The strangest moment occurs at line ten — where, in the chaos of the storm, and in possibly the closest thing to a volta in this poem, the language itself turns strange. The poem shifts its gaze from the scene outside to the interior of the cottage, from whose doorway the cotter has been peering out. Though “glabber” is a Scots word for liquefied mud, we seem to be, now, huddled around a fire, with “flaze” apparently signifying gazing at the fire — the people talking until a frightened woman hushes them to listen to the storm’s ferocity. Only when the wind has blown itself out, and the end of the world hasn’t happened, can anyone go to bed.




The layering of comparisons and personifications is also really strange!
"Darkness", which "Clamours with dismal tidings", is personified - and yet is itself compared to "midnight from" the personified "sobbing woods"! And then, what is the grammatical subject of "Roaring" (which is itself compared to "rivers breaking loose in floods")? Is it the "the rain" itself? Is it the "dismal tidings" of darkness' "clamours"?
And then..."travel" itself being personified caught me off guard.
And then there's the layered exploration of darkness & night through sound, texture, and expanse: "Darkness like midnight from the sobbing woods...Clamours", "thickening darkness", "night's black depths".
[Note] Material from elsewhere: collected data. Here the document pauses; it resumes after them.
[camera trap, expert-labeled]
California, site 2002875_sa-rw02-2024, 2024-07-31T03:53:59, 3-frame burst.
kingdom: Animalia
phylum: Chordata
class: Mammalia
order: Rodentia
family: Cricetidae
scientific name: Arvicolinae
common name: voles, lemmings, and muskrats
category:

It's all really strange and off-kilter!
I took "glabber" here to be a neologism and to mean something like chatter/gabble/ babble/jabber referring to the conversation of the people gathered around the flaze (a portmanteau of flame and blaze) who are made to hush by the old woman. And that pair of words is another echo of the confusion of the sounds outside (as without so within?) where one can't quite tell what it is flood or wind.